EXCERPT -
|---|

One of my friends talked in the chat group about the circumcision done to her own newborn daughter by a midwife in a hospital where she’d given birth. The midwife didn’t actually slice anything; she just “cleaned” something somewhere down there and told my friend that her baby was circumcised already.
To understand better about FGM, I decided to visit Mr. Google. According to the World Health Organization (WHO), FGM is a procedure that intentionally alters or causes injury to the female genital organs for non-medical reasons. It has no health benefits for girls and women, and can even lead to dangerous side effects, such as severe pain, bleeding, hemorrhagic shock, infection, sepsis, and death in the short term, or urinating problems, cysts, scars, and complications in childbirth in the long term. It also can lead to sexual and psychological problems later, such as a difficulty to reach orgasm and trauma. FGM is internationally considered a violation of human rights and a form of abuse for girls and women.
WHO categorizes FGM into 4 types:
- Type 1 or clitoridectomy is partial or total removal of the clitoris, or only the skinfold surrounding it.
- Type 2 or excision is partial or total removal of clitoris and the labia minora, with or without the excision of labia majora
- Type 3 or infibulation is the narrowing of the vaginal opening through the creation of a covering seal. The seal is formed by cutting and repositioning labia minora and/or labia majora, e.g. by stitching, with or without clitoridectomy
- Type 4 is all other harmful procedures to the female genitalia for non-medical purposes, e.g. pricking, piercing, incising, scraping, cauterizing
So it is clear: anything done to injure female genitalia for non-medical purposes are considered FGM. And FGM is not something that should be medicalized; WHO actually strongly advises health professionals against it.
The feminist Jurnal Perempuan that female circumcision in Indonesia is not always done the (sadistic) way it is done in Africa. The Type 1 procedure might be done here (especially in remote areas), but most people “only” conduct the Type 4, by taking a little prick on the skinfold with a needle or even only symbolically by scraping a slice of peeled kunyit on a baby or a girl’s clitoris.
When we talk about feminism, we talk about choices. An empowered woman is a woman who can make her own choices freely, without any prejudices or constraints, with full understanding of the risks and benefits. It includes choices about her own body. I started to imagine a baby/toddler/young girl, having absolutely no idea about what was being done to her or why, going through an FGM, because her parents or some religious leaders think she should have it, so she would grow to be better, holier, cleaner, less-rebellious, and less-sexual a woman.

|---|

PROVIDED RECORDS -
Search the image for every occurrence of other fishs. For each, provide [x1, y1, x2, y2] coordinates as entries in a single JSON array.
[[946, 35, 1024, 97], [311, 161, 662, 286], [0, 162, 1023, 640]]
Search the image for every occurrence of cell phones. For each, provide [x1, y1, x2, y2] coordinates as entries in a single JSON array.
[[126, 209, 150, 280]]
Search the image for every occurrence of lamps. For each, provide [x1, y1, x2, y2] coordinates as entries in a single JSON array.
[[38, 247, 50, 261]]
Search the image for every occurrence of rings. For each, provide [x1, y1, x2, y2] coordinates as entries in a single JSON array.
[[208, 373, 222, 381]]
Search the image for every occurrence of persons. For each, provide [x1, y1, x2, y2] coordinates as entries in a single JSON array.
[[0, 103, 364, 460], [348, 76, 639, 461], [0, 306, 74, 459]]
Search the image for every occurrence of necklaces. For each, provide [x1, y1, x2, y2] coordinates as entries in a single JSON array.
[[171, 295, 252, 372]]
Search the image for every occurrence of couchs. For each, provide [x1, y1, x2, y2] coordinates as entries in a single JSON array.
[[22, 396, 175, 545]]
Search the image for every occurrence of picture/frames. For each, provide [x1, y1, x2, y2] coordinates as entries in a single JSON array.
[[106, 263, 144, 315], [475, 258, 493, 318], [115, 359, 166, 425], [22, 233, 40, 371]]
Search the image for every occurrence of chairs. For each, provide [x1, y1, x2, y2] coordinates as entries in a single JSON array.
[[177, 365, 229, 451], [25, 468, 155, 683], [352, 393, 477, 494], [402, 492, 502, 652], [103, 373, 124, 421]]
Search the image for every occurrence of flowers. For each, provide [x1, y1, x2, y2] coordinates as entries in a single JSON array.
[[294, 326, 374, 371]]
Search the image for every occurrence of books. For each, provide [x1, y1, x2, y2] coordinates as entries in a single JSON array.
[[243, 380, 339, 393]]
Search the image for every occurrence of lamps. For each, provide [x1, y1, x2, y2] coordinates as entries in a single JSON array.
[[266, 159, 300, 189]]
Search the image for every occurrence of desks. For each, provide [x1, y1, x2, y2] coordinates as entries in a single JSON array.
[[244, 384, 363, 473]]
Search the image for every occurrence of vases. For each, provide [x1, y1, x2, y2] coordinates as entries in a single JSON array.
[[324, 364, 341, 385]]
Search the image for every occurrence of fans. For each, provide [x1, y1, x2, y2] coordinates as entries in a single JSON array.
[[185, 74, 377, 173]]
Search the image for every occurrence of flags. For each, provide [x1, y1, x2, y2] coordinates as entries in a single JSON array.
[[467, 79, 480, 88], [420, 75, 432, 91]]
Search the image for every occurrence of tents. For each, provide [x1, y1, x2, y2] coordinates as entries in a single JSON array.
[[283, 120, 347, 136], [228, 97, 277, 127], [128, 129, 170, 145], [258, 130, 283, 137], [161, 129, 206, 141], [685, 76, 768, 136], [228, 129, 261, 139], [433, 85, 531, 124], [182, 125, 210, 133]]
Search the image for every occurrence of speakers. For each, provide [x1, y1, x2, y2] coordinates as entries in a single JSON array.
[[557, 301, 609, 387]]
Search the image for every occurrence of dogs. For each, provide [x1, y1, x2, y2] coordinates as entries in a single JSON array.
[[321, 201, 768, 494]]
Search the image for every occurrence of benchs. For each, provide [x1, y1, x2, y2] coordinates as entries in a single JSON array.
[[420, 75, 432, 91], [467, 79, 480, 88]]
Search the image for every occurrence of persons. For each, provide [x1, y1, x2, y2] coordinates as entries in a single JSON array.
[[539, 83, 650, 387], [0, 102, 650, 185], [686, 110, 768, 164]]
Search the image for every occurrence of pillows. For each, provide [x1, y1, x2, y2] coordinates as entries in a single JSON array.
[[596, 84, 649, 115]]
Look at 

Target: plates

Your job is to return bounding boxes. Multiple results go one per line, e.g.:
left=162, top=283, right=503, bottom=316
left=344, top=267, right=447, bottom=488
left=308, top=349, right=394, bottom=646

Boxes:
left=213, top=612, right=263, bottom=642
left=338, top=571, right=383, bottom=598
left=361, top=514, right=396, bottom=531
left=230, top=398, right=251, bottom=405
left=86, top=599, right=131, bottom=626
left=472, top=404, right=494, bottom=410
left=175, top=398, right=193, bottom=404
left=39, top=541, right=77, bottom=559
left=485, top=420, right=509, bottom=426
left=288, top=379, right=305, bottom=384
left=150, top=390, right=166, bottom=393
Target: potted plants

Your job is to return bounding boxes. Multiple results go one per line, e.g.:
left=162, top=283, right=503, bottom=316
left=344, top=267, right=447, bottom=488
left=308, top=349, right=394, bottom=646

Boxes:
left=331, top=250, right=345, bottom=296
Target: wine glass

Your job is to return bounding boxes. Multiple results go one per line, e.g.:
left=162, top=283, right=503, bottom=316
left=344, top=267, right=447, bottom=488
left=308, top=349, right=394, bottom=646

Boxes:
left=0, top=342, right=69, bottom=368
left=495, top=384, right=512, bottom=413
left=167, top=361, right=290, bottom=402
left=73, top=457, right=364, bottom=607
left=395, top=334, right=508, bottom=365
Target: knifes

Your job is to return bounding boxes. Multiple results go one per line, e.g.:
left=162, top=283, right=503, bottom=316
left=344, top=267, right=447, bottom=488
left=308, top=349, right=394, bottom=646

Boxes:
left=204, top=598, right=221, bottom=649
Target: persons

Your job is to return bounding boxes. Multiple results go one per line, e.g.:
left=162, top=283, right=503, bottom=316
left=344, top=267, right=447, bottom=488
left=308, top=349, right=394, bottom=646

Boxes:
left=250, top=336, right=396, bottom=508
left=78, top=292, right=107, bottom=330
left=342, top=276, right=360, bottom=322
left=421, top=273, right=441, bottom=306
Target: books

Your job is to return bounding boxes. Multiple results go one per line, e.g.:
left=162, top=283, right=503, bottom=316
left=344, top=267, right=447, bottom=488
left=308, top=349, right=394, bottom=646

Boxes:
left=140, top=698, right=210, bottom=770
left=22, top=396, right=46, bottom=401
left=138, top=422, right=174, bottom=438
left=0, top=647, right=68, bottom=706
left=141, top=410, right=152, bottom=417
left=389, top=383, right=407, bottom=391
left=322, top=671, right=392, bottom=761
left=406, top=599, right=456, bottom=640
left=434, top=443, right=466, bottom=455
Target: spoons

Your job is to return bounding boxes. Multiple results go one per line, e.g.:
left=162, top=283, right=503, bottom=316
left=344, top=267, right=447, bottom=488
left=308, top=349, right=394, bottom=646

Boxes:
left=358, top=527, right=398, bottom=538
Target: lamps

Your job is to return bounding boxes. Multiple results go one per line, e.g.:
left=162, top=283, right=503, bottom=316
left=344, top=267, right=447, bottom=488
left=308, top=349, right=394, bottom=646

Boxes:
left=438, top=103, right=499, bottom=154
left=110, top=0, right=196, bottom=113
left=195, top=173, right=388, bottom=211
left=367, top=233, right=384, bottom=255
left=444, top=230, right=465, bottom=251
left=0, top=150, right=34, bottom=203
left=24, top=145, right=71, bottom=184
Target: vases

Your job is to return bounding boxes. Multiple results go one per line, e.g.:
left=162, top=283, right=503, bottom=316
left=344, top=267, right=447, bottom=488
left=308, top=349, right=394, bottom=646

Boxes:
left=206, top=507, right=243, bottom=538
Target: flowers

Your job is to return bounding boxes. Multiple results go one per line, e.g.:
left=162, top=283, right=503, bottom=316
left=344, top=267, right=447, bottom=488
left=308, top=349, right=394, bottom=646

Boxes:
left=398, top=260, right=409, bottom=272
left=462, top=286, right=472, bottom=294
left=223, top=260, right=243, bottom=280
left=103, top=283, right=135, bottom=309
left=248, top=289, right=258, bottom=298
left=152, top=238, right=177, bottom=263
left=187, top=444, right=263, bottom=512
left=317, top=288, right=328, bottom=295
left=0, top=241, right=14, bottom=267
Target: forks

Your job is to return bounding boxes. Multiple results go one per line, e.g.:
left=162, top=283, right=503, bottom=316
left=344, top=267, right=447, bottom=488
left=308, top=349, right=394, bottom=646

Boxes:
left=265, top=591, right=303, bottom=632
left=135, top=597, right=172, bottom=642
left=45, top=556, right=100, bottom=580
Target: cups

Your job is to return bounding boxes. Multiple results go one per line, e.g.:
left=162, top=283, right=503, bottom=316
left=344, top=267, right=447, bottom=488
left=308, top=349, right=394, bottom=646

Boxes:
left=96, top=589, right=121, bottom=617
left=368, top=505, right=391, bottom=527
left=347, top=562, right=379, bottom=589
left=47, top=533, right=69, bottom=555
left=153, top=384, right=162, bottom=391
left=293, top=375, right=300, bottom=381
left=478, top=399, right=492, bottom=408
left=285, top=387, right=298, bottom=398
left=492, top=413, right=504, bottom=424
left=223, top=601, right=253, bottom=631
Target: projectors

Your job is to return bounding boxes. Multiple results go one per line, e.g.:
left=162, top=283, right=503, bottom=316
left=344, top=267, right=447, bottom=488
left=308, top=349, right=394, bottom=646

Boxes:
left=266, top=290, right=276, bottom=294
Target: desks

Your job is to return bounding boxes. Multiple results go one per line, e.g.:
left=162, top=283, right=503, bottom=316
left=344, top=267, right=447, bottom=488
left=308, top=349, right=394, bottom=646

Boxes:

|---|

REQUIRED ACTION 1 - According to the WHO, as cited in the excerpt on female circumcision, what are the short-term side effects of FGM?
REQUIRED ACTION 2 - Could you carry the excerpt on female circumcision forward from its final sentence?

EXPECTED OUTPUT 1 -
- Severe pain
- Bleeding
- Hemorrhagic shock
- Infection
- Sepsis
- Death

EXPECTED OUTPUT 2 -
More so, with no health benefits whatsoever. More so, with the possibilities of a bunch of side effects.
That is exactly what is wrong.
In 2006, Indonesian Health Ministry nearly forbade the practice of female circumcision, before caving in to pressures from the Indonesian Council of Ulema (MUI), which claimed that such ban would violate people’s rights to observe their religious practice. The ministry softened its stance by issuing a ministerial regulation in 2010, explaining the medical procedures of female circumcision for health professionals.
Thankfully, in 2014 the regulation was revoked, because female circumcision is considered not a medical issue but more of a cultural and religious one. In its place is another ministerial regulation (Permenkes No. 6/2014) that states that female circumcision should not be medicalized and that cultural or religious practice must not bring harms to women. A big no to FGM.
As a medical professional, I welcome this new regulation. But in reality, not a lot of people in the field may be aware of this, and FGM is still being practiced to this day.
An adult woman is free to consciously and responsibly choose to be circumcised for religious reasons (it would be similar to choosing to get a tattoo or pierced for aesthetic reasons, like myself). But forcing it on babies and young women, even if it’s “merely” Type 4, violate their human rights. Furthermore, any measure that aims “un-sexualize” or “tame” a woman violates her sexual rights.